I ran into this most recently when I started studying the facts behind Global Warming, and began to see there was scant evidence man-made CO2 was the cause. The questioning silence in the back of my mind produced a thing called “Truth”. Many who then rose to angrily protest against what I discovered had not studied the subject at all. They had no facts at their fingertips, and rather were “virtue-signaling” how politically correct they were by yelling at me. They threatened to marginalize, ostracize and blackball because they were afraid that, if they didn’t, they themselves would be marginalized, ostracized and blackballed.
But what might occur if that fear didn’t exist? What if the voice in their head stopped frightening them?
One nice thing might be that we could have a reasonable discussion about Global Warming. But one not-so-nice thing might be that people would turn on those who had been scaring them for so long.
No one likes to be bullied, and the one thing that big bullies fear most is seeing people stand up to them. In fact tyrants become increasingly oppressive in their fear of facing the rage of the people they oppress. They can never relax their marginalizing, ostracizing and blackballing; they can only increase it. The moment the fear is relaxed, the moment political correctness allows greater scope, all hell breaks lose.

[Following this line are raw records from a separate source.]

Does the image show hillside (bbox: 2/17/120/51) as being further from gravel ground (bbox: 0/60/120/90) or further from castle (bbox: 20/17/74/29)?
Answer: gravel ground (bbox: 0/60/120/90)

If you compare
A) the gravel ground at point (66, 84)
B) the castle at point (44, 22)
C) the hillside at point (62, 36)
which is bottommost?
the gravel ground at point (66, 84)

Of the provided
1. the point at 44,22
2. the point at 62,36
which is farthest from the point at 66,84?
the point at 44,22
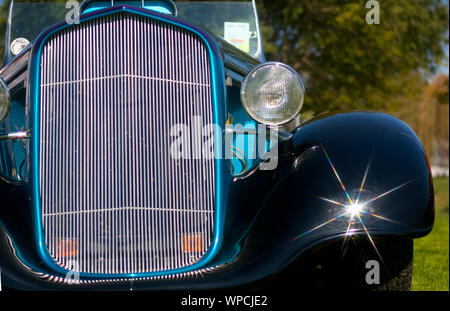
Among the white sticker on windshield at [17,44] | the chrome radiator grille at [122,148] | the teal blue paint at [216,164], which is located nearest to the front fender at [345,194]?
the teal blue paint at [216,164]

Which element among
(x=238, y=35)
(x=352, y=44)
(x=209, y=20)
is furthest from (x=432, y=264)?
(x=352, y=44)

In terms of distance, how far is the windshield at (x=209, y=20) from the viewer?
3.75 metres

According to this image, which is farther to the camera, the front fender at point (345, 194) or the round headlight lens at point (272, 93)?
the round headlight lens at point (272, 93)

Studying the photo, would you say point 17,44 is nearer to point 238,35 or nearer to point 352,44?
point 238,35

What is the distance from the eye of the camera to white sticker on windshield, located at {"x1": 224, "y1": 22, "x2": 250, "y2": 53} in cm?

Ann Coulter has an interesting take on this (2). She stated that as long as the Clinton’s were in power there was no uproar about casting couches in Hollywood. People merely shrugged and accepted the sleaze as the way things were done. The anguish of a woman taken advantage of was dismissed as a “bimbo eruption”. It was politically correct to look on President Clinton’s unethical behavior and to say, “Boys will be boys”. But then the Clinton’s lost power. Trump was elected. And then suddenly Harvy Weinstein couldn’t bully any more. The repressed rage of woman exploded as the “#Me Too Movement”.
What this suggests to me is that the voice of fear women had been listening to became quiet enough for women to hear the questioning silence behind it.
Christians aren’t the only ones who hear voices.